After more than 12 years of pushing this theme, climate change is now obvious — there is no need to convince my critics that it’s real.
Yet I still cop shoot-the-messenger insults, lifestyle attacks, even accusations that I offer no answers — but I do, and always have.
In December 2011 The Gisborne Herald ran a Weekender profile on my efforts. Heading: Ease up on our planet . . . . Bob Hughes talks about his crusade to save the planet and how every individual can make a difference . . . “It’s our only home. And any damage we do to it now, we’re doing to our kids and grandkids.” Caption: “We’re never satisfied with what we’ve got — sufficient is never enough, and I have remained staunch to that theme to this very day.”
I link this to Gavin Maclean’s recent (July 27) letter, Most vital: live with less.
Gavin also told me of Jason Hickel’s new book, Less is More, on how degrowth will save the world. Hickel says the world has finally awoken to the reality of climate breakdown and ecological collapse, and we must face up to its primary cause . . . perpetual expansion devastates the living world. The only solution that will lead to meaningful and immediate change is degrowth.
To me this is so obviously true.
I am old enough to remember life in the post-Great Depression years and the WW2 years.
Living on less can be done, has been done and must be done. I have done it and only a change of mindset is needed for today’s society to do so. “Make do and mend” was the common slogan during my youth. Back then people knew sufficient was enough.
Conditioned by post-Depression unaffordability, followed by war-time shortages, wistful extravagance was unacceptable then.
For example, beginning in 1940 we had ration books to ensure a fair distribution of limited resources — first petrol, then meat, butter, tea, sugar, clothing, etc. Shortages continued until the mid-1950s.
I remember learning to patch sleeves and bind perished bike tyres, help dad paint cloth patches over leaky, rusting roof iron, and much more. Everyone had vege gardens, and sharing with others was the way of life.
The declaration of peace led to a post-war boom which was disrupted by the 1970s oil shocks, severely denting our newly-acquired have-anything-we-want expectations.
Former main oil producer the United States, no longer able to supply its own needs, had become reliant on imported supply.
In 1973 OPEC, mostly oil-rich Middle Eastern countries, proclaimed an embargo on shipments of oil to America and its allies.

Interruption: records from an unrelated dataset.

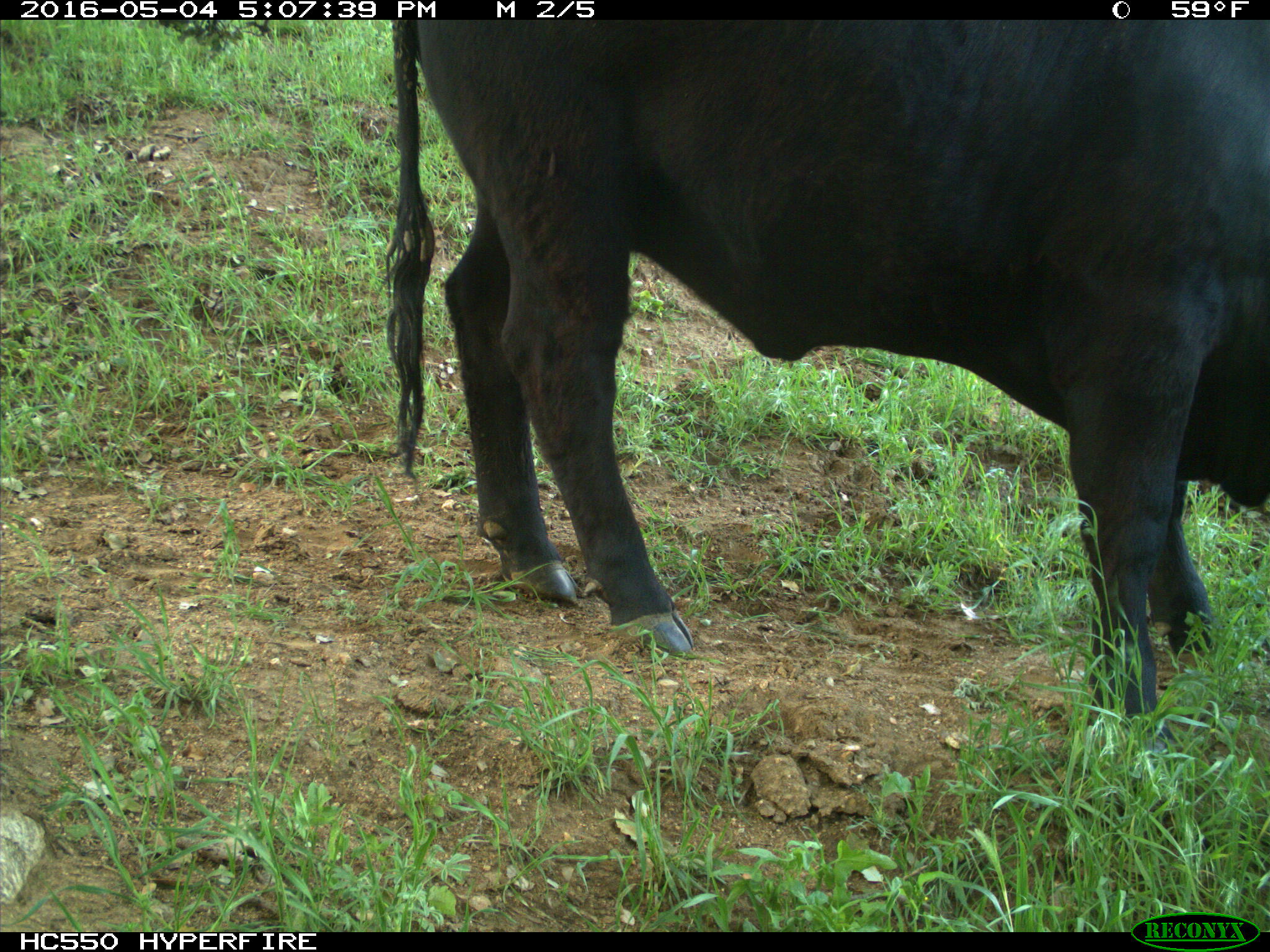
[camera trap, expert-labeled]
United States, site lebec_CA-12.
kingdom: Animalia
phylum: Chordata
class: Mammalia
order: Artiodactyla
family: Bovidae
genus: Bos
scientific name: Bos taurus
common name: domestic cow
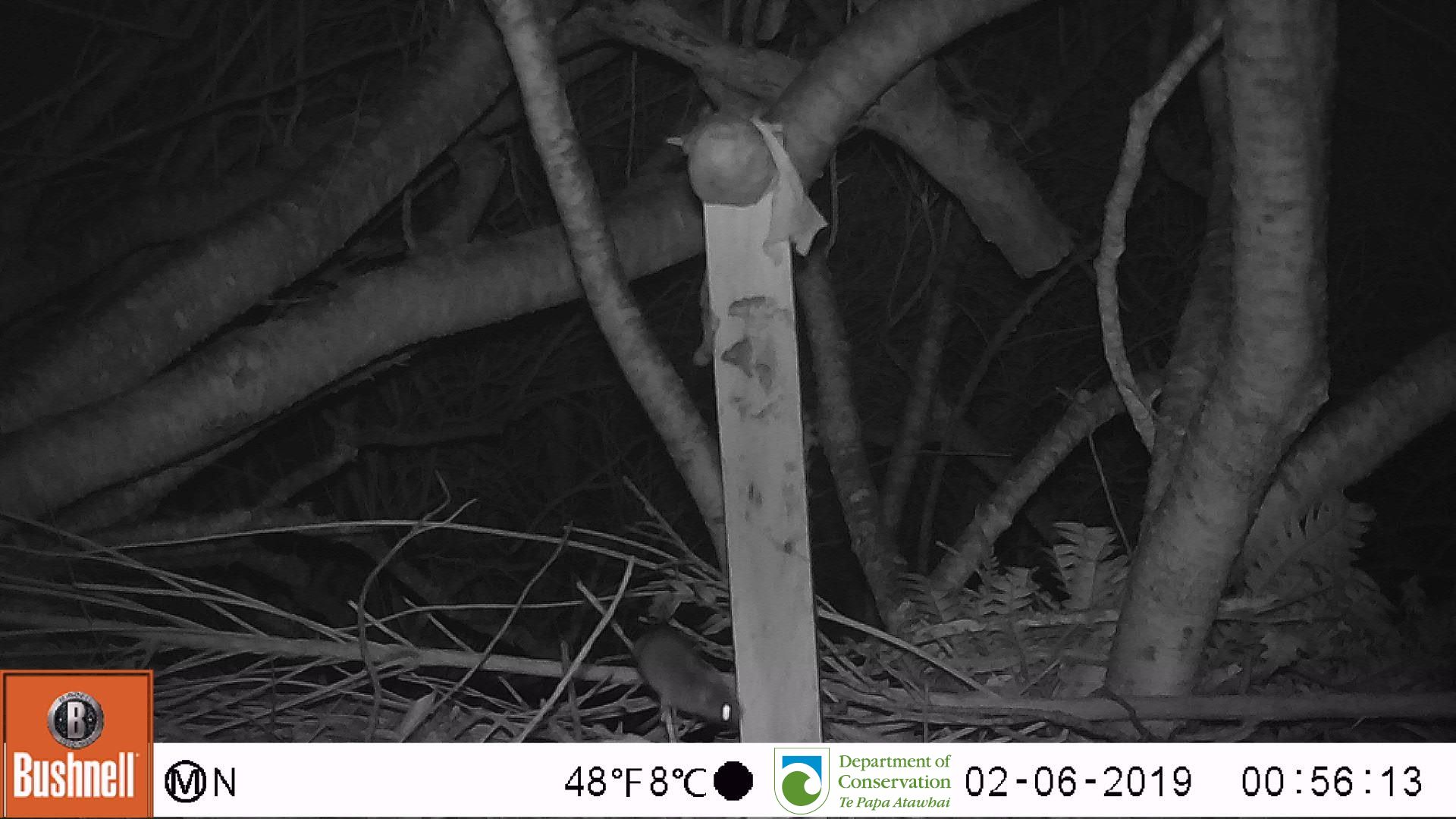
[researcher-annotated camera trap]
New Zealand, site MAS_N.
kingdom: Animalia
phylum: Chordata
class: Mammalia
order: Rodentia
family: Muridae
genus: Mus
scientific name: Mus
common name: mouse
Mouse (Mus).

Here in New Zealand, restrictions on motor travel and car-less days were imposed. The realisation fossil fuels were finite led to talk of making a rapid transition away from fossil fuels.
Eventually, fuel supply normalised and true to human nature, all that was forgotten; even more vigorous exploitation of the finite resources ensued.
Nearly half a century on, despite alternatives, our world’s use of fossil fuel increases as our climate crisis accelerates to a calamity of our own making. Also, the extinction of earthly wildlife accelerates. Eventually humanity will join the queue.
Meantime, let’s give our grandkids a chance for the future and collectively ease up on our planet.